● PAGE EXCERPT:
------------------------------------------------

# Popular hot wire comparison



## Billy Ram (Dec 4, 2009)

FM09...m*g85...m*g458





Tower 200yds




in the dark




m*g85




FM09




m*g458




The FM09 is the smallest but not the weakest. About twice as bright as the m*g85 it packs a punch. The m*g85 isn't weak it's just keeping company with some serious lights.
Billy


----------



## Dioni (Dec 4, 2009)

Thanks for the pics Billy. :thumbsup:

The FM09 seems much stronger than the mag85, and the mag458 is just amazing. 
Perhaps you could take some pics of wa1185 compared to fm1909, but with more exposure.

Cheers,
Dioni


----------



## RichS (Dec 4, 2009)

Dioni said:


> Perhaps you could take some pics of wa1185 compared to fm1909, but with more exposure.
> 
> Cheers,
> Dioni


Agreed - nice setup for a great high-output beamshot comparison, but you need to increase the exposure. Since you used a 2 second in these, maybe increase it to 4 or 5 seconds?.. The Mag85 shot barely looks any different than the control shot, and based on my Mag85 I know it looks a lot brighter than that to the eye.

Absolutely love the green lights BTW..that 458 is just sick...


----------



## Mjolnir (Dec 4, 2009)

It seems like doing a longer exposure would just make the sky overexposed. Was it not completely night yet, or was there just a full moon or a lot of light pollution? Perhaps some beamshots with a dark background (not the sky in the background) would better show the intensity of the beams.


----------



## RichS (Dec 4, 2009)

Mjolnir said:


> It seems like doing a longer exposure would just make the sky overexposed. Was it not completely night yet, or was there just a full moon or a lot of light pollution? Perhaps some beamshots with a dark background (not the sky in the background) would better show the intensity of the beams.


One other thing to try is only increasing the exposure slightly (maybe 3 seconds) but increasing the ISO to 200 instead of 100. This approach worked best for me in my last set of beamshots.


----------



## Billy Ram (Dec 4, 2009)

The conditions may not have been best for beam shots and the tower isn't very reflective. I still got a good comparison but the least powerful light didn't show up much. It may have been better to leave the 458 out and increase the exposure. Too much exposure with the 458 doesn't work out too well. I'm learning.

------------------------------------------------

● INFORMATION PROVIDED:
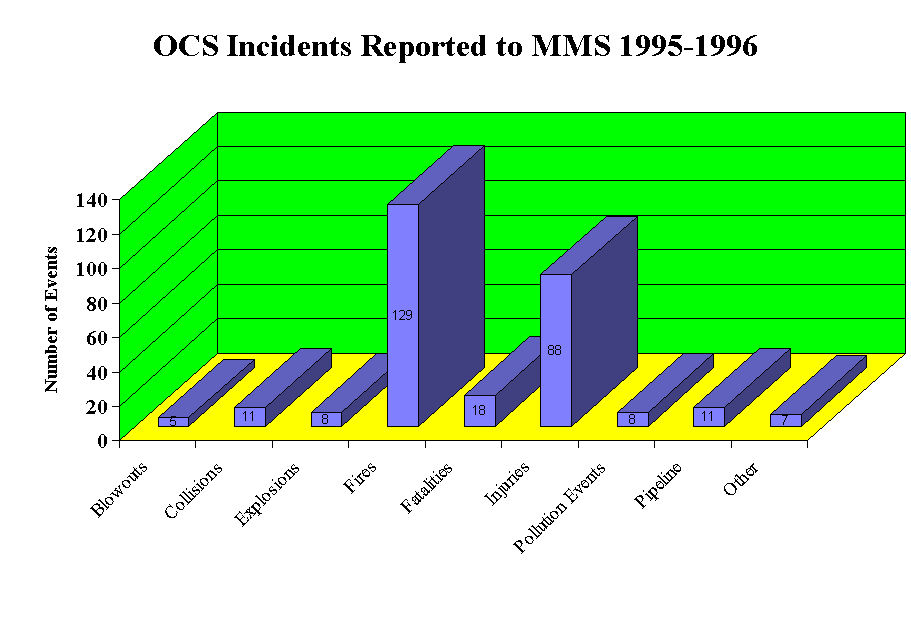 OCS Incidents Reported to MMS 1995-1996

Number of Events

140
120
100
80
60
40
20
0

5
11
8
129
18
88
8
11
7

Blowouts
Collisions
Explosions
Fires
Fatalities
Injuries
Pollution Events
Pipeline
Other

------------------------------------------------

● PROBLEMS TO SOLVE:
1. In the hot wire comparison thread, what ISO setting does RichS suggest using instead of 100?
2. Reproduce the hot wire comparison thread word for word, everything from "Agreed - nice" down to "to the eye.".
3. Resume the hot wire comparison thread from where it stops.
The listing is not needed for this work.

● PER-TASK OUTPUTS:
1. ISO 200.

2.
Agreed - nice setup for a great high-output beamshot comparison, but you need to increase the exposure. Since you used a 2 second in these, maybe increase it to 4 or 5 seconds?.. The Mag85 shot barely looks any different than the control shot, and based on my Mag85 I know it looks a lot brighter than that to the eye.

3.
Billy


----------



## Dioni (Dec 4, 2009)

Billy Ram said:


> The conditions may not have been best for beam shots and the tower isn't very reflective. I still got a good comparison but the least powerful light didn't show up much. It may have been better to leave the 458 out and increase the exposure. Too much exposure with the 458 doesn't work out too well. I'm learning.
> Billy


 
Exactly! :thumbsup:

yet, as Mjolnir said, there is also a big piece of sky in background.


----------



## LuxLuthor (Dec 5, 2009)

Good effort Billy. Couple tips I found from talking to others and trial/error.



1) Avoid full moon. Cloudy, 1/4 moon or less can be OK.


2) Avoid ambient lighted areas. Some that won't interfere can be OK. Trial and Error.


3) Always use camera tripod and table/stool/platform for light.


4) Aim lights at same fixed object.


5) Use camera setting that shows spill of least bright light.


6) Start with these *Manual Mode* camera settings, but be willing to come back download image and see if it works. Always use at least 2 sec delayed to prevent movement, and let auto-focus work.


AWB - Daylight
ISO 100
F-Stop 3.2
4-7 sec exposure (depending on output ranges tested)

If you can add labels to lights with item tested and camera settings, it makes a nice reference for people used to comparing to others they have seen. This gif is from shots I took a while back, but with labels it can still be understood.


----------



## Billy Ram (Dec 5, 2009)

LuxLuthor said:


> Good effort Billy. Couple tips I found from talking to others and trial/error.
> 
> 
> 
> ...


Very helpful information. My old Cyber-Shot DSC-P10 "with limited manual settings" may not be the best for beam shots but I'm getting it dialed in. The operator has limited experiance too and needs dialing in. 
Thank you Lux
Billy


----------



## Billy Ram (Dec 5, 2009)

Ok folks I've tryed to get a better beam shots by finding better conditions and making some adjustments so here's the results. Tree is 75 yds.
















I hope I don't get banned for posting too many junk photos.

Billy


----------



## LuxLuthor (Dec 5, 2009)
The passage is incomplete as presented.